Ben — 09 May 2010, 21:56

A.3.1:

"Geometrically this means that the function f (x) is always always increasing (never non-decreasing). "

This seems to say that "always always increasing" is the same as "never non-decreasing" which makes little sense to me as surely every strictly increasing function is also always non-decreasing, no?

Benjamin Schwehn — 09 May 2010, 20:42

I think in A.1.24 the first matrix should be:

a_22 a_23 a_32 a_33

not

a_12 a_23 a_32 a_33

Seb — 07 May 2010, 15:03

Page 353: The second sentence is grammatically incorrect:

In Gaussian Processes uses this to motivate a prediction method that does not necessarily correspond to any 'parametric' model of the data.

Bo Wang — 07 May 2010, 05:19

26 Apr Version: Same error appeared in Page 58 4.2.4 'Separation' the beginning of 2nd line as "without passing though Z. ..." should be replaced by "...through Z."

Bo Wang — 07 May 2010, 04:25

26 Apr Version: Page 56, On Global Markov property Definition 4.7 2nd line you wrote "...to any member of B passes though S. ..." Should "though" replaced by "through" ?

Bo Wang — 06 May 2010, 21:21

I have found the same error that Qian Chen found in page 39.

and also, on page 41, Example 3.4 (3) "...on the path between t and f,...", it's not wrong, but I think you mean "on the path between b and f".
- - -
### Exercise instructions
Retype the part of the errata comments that starts at "Bo Wang — 07 May 2010, 04:25" and ends at "in page 39.".
- - -
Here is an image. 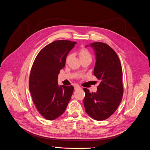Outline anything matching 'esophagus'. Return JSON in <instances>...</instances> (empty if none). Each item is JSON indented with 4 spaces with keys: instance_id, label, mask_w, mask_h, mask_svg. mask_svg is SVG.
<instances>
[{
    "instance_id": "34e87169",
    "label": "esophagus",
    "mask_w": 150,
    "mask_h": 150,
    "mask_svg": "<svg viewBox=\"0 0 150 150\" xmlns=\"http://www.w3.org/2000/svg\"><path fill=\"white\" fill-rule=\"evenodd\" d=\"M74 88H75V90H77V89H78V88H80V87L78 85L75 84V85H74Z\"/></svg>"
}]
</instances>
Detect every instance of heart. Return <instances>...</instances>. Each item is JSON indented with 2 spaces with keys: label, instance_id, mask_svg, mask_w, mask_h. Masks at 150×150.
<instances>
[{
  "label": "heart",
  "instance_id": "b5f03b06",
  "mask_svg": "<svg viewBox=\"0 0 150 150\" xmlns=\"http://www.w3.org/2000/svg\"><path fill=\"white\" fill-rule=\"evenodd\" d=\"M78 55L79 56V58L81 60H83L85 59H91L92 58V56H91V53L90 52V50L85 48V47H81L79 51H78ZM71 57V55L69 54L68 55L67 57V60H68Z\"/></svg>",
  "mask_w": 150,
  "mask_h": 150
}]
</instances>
- - -
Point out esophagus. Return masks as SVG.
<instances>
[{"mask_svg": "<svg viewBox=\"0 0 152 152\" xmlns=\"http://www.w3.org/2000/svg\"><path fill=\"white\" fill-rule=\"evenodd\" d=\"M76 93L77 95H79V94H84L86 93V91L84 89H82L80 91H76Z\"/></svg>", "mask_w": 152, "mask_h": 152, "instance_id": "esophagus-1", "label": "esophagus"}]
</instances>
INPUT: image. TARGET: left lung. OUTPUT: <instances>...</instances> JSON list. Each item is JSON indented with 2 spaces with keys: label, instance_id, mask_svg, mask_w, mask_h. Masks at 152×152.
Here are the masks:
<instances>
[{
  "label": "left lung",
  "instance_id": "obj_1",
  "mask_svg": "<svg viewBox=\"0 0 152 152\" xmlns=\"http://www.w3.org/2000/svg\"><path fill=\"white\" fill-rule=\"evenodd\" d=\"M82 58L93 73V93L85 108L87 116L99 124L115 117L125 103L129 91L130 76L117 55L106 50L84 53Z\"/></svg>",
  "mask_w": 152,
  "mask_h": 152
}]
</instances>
- - -
### Response
Bo Wang — 07 May 2010, 04:25

26 Apr Version: Page 56, On Global Markov property Definition 4.7 2nd line you wrote "...to any member of B passes though S. ..." Should "though" replaced by "through" ?

Bo Wang — 06 May 2010, 21:21

I have found the same error that Qian Chen found in page 39.